Les travaux de modernisation de l’action publique ont démontré deux besoins pour l’état : des infrastructures puissantes pour les applications sensibles de l’État et des espaces agiles d’expérimentations pour l’administration. Cette dernière composante a fait l’objet d’un marché spécifique, publié le 12 avril 2015.

Le service des achats de l’État (SAE) a passé un marché interministériel spécifique pour le cloud mi-avril 2015. L’objectif  est de permettre à chaque ministère de commander rapidement, en quelques clics et à des prix avantageux des espaces cloud. Cet appel d’offres piloté par la direction interministérielle des systèmes d’information et de communication (DISIC), au sein du SGMAP concerne le partage de la puissance informatique entre les ministères pour meilleure rationalisation des serveurs à l’échelle de l’État et les développements agiles et web non critiques.

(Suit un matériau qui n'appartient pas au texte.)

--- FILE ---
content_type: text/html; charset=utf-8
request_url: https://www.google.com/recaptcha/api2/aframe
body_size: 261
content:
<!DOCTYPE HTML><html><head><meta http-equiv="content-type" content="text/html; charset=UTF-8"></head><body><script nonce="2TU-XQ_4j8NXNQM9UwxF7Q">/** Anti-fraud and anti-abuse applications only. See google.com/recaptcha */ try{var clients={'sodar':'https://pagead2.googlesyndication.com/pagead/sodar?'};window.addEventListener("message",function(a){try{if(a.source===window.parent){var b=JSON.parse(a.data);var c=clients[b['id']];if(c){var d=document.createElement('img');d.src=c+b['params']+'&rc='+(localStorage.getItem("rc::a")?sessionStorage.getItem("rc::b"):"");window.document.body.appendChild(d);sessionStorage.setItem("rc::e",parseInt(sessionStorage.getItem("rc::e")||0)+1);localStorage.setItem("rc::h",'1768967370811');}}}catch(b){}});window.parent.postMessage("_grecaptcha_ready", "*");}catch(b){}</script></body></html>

Un cloud externe privé pour les développements agiles de l’administration

Pour les projets non sensibles, les développeurs souhaitent bénéficier d’un déploiement extrêmement rapide de ressources informatiques, en l’occurrence de machines virtuelles et du stockage. En l’état, les ministères ne sont pas toujours en mesure de les satisfaire. De tels développements risqueraient aussi d’être bridés s’ils devaient s’aligner sur la politique de sécurité du système d’information de l’État. Pour ces besoins spécifiques, l’État entend recourir à un cloud externe, opéré par un acteur privé.

Un cloud interne pour les applications d’État et les données sensibles

La DISIC pilote aussi des initiatives internes à l’administration. Depuis 2 ans, les ministères se sont lancés dans différentes expérimentations, à l’image des travaux menés avec la DILA (direction de l’information légale et administrative), de l’Éducation Nationale (pour le besoin de formation de ses agents), ou du duo Agriculture / Développement durable dont le projet G-cloud vise à provisionner des ressources entre deux centres serveurs distincts (l’un situé à Toulouse, l’autre à Paris).

L’enjeu répond au besoin d’un partage, facile et souple, des infrastructures informatiques entre ministères.  Un service cloud pour provisionner des machines virtuelles ou du stockage entre ministères est très attendu pour équilibrer les charges entre des services dont les activités provoquent des pics de besoins de ressources temporaires.  Dans ce cadre d’applications métiers sensibles, le besoin de sécurité et de résilience implique une localisation des données et infrastructures au sein même de l’administration.

L’open source en pole position

Les premières expérimentations on permis de valider des choix techniques comme l’utilisation d’Openstack, technologie open source privilégiée pour la construction d’un cloud d’État. Considérée comme mature et jouissante d’une communauté riche et dynamique, elle limite au maximum l’adhérence avec le matériel même si la DISIC indique qu’ « elle devra être renforcée sur les aspects d’administration ».